Desde el campo crítico de las letras aparecen las marcas de género de un programa ideológico que esculpió el canon consagrando en bronce a un linaje de padres de la literatura nacional. Frente a esa tradición, trascendiendo la condición que relega a los roles de “hijas de”, “madres de”, “esposas de”, se hila una línea de escritoras mujeres reconocidas por María Gabriela Mizraje, por ejemplo, como “madres de la patria”: Alfonsina Storni, Norah Lange, Victoria Ocampo, Beatriz Guido, Alejandra Pizarnik, Griselda Gambaro. Contra la tendencia a legitimar autoridades monopólicas, esta crítica arma una otra idea de nación con retazos de cartas, diarios, novelas, poemas. Con Laura Klein hablamos de la osadía de Alfonsina, de su ironía fina más de espinas que de rosas; de las voces chillonas y disonantes de ella y de Alejandra, más allá de la delicada urgencia del rocío, de las enamoradas del muro y de las niñas que fuimos: pájaras en el ojo ajeno, picoteando al lector, molestando. “Hijas de la cabeza”, me dijo Laura en alusión a Mundo de siete pozos, de Storni, el cráneo -se señaló los huecos- y al trabajo de Amelia Barona que apila poemas de la propia Storni, y de Amelia Biagioni, Delmira Agustini, Laura Klein, Mónica Sifrim como huesos perdidos de mujeres que escribieron con la cabeza la palabra “cabeza”.
“Ebrias de logos”, cabezas perdidas en lecturas que las alojaron junto a Silvina Ocampo, Susana Thénon y otras tantas en el cuarto de planchado, en el altillo de la loca, en la labor de bordar insensatez y sentimientos. Como si eso, por otra parte, fuera menor, despreciable, poco importante, estuviera mal.
¿Qué nos queda? ¿Los departamentos de género, los suplementos que nos forjamos desde la disidencia mujer y lgtbiq son espacios de resistencia o ghettos donde nos dejan ser, islas de quarracino para que pataleemos tranquil*s? Hace poco el colectivo Máquina de Lavar, que integro, fue invitado a participar de un movimiento artístico que surgió en rebelión a una bienal de arte internacional donde el cupo femenino es mínimo. Orgullo fem, nos llenamos de poder concha -¿O consolador para las mujeres en un espacio de segundo orden de relevancia? ¿Cuánto falta para que la violación de una chica en el Chaco sea nota de interés general, pase a integrar el cuerpo -cuerpo, cuerpo, cuerpo- del diario?

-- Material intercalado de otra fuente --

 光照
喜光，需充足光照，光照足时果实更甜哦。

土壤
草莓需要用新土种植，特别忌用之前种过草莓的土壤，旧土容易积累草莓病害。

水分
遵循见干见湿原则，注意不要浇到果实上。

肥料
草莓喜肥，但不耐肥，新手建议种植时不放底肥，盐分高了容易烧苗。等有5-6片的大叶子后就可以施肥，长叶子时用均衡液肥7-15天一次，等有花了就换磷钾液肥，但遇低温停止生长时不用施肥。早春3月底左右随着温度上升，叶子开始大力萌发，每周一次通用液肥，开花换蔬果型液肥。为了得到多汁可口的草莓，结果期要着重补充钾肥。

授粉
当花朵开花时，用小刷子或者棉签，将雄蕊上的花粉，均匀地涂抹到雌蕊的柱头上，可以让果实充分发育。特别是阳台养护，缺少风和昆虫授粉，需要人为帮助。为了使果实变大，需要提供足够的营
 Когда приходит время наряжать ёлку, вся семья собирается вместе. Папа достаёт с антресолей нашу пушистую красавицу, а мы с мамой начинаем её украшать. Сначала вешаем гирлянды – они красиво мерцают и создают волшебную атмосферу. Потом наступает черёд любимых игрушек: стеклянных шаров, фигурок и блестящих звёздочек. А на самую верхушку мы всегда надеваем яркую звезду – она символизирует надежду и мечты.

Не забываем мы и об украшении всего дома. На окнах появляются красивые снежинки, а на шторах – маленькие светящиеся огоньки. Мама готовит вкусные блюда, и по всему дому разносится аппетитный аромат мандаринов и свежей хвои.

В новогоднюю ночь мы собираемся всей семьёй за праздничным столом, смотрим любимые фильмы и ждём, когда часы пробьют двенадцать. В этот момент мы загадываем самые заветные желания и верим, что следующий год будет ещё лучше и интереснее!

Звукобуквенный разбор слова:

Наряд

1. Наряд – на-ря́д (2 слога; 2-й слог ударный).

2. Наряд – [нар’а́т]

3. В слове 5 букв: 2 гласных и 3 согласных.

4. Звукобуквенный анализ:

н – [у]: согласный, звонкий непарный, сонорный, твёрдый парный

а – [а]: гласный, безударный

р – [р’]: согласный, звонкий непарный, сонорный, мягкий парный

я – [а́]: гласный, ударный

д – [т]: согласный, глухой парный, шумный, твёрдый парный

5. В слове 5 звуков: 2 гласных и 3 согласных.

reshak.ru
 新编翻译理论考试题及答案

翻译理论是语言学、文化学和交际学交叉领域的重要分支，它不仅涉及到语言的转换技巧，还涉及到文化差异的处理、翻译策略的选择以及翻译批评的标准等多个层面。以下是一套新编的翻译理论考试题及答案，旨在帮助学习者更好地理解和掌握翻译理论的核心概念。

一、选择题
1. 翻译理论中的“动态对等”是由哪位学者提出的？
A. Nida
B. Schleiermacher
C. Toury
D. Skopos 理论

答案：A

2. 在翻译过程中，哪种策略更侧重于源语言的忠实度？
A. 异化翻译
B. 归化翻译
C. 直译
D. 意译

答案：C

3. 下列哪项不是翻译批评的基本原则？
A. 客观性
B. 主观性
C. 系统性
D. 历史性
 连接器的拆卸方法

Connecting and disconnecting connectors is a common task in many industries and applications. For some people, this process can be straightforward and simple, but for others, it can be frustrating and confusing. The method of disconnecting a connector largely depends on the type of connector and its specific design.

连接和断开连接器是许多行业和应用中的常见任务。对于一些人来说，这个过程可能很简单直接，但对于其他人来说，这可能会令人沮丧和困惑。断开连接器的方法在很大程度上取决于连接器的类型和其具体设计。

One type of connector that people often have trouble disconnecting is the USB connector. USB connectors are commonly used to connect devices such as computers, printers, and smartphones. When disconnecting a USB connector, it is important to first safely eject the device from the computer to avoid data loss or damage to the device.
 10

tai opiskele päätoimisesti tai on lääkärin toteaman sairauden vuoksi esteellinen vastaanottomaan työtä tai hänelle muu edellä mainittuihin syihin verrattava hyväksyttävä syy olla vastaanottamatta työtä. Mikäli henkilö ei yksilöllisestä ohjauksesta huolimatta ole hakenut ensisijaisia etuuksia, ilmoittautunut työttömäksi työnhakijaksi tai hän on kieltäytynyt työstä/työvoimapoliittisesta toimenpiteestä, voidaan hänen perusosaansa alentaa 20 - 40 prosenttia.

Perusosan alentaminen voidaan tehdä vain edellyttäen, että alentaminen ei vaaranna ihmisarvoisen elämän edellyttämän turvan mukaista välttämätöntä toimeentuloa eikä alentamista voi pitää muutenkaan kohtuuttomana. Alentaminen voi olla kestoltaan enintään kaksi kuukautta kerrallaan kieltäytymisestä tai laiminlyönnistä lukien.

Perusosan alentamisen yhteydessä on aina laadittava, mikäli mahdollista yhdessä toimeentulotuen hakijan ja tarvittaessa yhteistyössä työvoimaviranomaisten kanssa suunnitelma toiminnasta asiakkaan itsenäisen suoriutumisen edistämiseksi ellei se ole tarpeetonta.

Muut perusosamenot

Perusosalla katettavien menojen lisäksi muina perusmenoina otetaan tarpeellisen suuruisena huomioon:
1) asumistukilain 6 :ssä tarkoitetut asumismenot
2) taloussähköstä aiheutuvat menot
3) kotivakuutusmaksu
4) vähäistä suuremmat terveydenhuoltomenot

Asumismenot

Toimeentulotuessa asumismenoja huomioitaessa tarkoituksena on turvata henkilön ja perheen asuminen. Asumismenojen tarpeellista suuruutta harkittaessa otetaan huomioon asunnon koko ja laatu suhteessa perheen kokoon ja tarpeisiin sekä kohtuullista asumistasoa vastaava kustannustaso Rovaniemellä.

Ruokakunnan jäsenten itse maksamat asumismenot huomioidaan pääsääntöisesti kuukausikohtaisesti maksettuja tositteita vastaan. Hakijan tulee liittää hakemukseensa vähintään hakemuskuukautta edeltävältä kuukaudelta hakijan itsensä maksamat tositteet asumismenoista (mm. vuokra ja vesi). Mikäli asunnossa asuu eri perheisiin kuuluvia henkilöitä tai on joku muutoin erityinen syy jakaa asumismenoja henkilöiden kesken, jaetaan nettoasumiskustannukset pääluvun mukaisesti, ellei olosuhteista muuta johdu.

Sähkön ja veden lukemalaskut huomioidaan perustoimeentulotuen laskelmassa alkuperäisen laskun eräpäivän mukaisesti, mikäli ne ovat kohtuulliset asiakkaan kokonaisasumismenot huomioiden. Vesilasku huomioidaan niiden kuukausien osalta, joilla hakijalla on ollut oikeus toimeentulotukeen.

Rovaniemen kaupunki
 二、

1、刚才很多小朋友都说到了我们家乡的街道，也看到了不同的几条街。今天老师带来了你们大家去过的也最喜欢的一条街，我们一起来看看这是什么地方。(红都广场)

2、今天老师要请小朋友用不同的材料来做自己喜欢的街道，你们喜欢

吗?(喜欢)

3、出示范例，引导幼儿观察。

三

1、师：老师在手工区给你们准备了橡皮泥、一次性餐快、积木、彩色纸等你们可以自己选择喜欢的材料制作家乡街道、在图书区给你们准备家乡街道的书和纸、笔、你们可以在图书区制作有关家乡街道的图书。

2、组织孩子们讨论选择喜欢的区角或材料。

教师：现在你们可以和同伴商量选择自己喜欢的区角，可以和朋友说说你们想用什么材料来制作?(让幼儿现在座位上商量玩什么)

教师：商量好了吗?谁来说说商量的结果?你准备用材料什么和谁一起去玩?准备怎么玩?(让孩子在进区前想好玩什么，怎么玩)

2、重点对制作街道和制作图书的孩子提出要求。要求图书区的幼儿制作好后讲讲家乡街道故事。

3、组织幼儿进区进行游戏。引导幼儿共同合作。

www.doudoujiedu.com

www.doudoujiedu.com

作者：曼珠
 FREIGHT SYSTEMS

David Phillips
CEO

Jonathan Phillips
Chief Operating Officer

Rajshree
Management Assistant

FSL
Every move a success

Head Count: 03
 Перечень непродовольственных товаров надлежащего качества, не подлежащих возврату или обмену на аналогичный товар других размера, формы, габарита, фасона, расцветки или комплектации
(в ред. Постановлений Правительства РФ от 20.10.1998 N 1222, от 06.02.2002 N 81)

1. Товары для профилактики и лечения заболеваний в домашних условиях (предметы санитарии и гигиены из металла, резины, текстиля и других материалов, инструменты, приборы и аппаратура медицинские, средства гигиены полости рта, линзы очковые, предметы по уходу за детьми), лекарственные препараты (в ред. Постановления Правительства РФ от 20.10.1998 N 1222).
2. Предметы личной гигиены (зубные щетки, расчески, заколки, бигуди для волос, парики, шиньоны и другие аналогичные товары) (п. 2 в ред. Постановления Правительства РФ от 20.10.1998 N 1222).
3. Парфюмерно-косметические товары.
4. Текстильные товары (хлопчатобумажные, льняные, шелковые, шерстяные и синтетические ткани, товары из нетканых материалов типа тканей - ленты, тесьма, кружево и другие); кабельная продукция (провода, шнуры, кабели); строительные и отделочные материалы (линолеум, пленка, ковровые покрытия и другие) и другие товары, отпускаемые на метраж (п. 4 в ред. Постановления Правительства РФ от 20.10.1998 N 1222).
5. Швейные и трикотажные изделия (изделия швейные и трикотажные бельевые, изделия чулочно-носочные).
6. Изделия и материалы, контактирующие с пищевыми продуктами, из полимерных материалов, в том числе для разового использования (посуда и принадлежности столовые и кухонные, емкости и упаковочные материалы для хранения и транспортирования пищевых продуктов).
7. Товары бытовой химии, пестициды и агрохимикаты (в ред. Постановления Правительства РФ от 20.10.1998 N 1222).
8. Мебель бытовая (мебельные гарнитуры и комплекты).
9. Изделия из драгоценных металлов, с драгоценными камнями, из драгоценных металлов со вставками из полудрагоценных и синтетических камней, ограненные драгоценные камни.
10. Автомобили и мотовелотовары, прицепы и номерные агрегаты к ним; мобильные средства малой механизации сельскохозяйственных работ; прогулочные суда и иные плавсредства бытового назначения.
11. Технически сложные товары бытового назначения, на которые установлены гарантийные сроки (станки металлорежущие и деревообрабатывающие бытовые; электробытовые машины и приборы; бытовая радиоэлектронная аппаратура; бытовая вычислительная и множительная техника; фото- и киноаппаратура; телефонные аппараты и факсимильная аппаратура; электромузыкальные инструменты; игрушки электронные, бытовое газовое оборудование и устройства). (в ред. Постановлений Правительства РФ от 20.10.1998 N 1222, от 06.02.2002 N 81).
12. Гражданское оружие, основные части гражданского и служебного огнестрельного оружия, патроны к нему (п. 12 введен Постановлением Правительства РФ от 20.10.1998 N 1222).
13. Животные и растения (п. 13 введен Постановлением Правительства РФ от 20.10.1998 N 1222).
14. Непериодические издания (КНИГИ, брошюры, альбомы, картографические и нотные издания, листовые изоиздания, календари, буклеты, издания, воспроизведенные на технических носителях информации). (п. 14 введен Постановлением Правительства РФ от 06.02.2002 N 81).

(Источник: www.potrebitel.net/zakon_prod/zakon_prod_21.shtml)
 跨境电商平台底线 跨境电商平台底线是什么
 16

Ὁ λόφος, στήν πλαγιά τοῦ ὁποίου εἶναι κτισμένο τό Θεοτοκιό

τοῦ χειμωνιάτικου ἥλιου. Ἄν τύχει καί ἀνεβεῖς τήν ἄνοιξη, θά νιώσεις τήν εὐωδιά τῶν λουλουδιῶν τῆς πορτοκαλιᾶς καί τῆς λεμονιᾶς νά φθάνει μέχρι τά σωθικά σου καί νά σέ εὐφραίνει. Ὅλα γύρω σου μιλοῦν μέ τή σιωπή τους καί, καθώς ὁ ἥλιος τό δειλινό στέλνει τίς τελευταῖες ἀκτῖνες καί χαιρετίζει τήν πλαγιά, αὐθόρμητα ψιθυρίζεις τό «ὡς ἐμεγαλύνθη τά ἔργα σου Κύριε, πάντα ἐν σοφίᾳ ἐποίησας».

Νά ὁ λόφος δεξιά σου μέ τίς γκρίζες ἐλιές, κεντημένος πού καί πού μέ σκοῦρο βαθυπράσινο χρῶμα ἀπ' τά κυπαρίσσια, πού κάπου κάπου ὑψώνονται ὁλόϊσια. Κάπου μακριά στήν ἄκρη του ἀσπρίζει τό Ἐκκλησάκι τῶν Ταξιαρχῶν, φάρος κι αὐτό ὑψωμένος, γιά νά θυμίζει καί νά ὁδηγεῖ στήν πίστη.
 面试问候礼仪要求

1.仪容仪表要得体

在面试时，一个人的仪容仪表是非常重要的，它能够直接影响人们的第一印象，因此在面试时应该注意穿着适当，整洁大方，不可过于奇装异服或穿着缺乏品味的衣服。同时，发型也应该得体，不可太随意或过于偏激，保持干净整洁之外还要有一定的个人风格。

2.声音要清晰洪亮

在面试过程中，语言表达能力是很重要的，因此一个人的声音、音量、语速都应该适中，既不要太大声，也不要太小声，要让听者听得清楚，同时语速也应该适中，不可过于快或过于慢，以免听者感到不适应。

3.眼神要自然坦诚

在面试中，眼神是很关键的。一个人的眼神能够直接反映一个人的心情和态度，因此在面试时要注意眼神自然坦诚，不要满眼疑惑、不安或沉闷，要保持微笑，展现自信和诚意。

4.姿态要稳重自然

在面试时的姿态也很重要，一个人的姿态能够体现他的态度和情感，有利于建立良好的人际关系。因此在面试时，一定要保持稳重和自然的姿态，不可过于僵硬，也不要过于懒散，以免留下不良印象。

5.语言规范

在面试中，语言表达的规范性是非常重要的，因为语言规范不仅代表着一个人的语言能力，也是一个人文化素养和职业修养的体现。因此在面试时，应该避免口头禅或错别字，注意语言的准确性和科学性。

Ojo, en este marco de situación considero fundamental que esos suplementos existan y esas voces y temáticas tengan espacio. Para que ojalá tod*s los lean.
En el siglo XX las mujeres abrimos puertas de esferas antes reservadas exclusivamente para los hombres. Nos pusimos el pantalón y nos hicimos jefas. En el siglo XXI tenemos que profundizar la lucha por la igualdad de condiciones y del derecho a hacer y hablar de lo que queramos sin reducirnos a los estereotipos impuestos y autoimpuestos, abrir un espacio discursivo transgénero.
Si me invitaran, no participaría de una antología donde soy la única mujer en un recorte de década. Si estuviera presente, armaría escándalo cuando en un centro cultural se debate sobre la nueva poesía y de entre todos los autores que nombrados no hay ni una mujer. En muchos sentidos avanzamos hacia una sociedad con más diversidad y derechos. Falta que los avances echen raíz en cosas como estas: espacios literarios de prestigio y mercado post identitarios.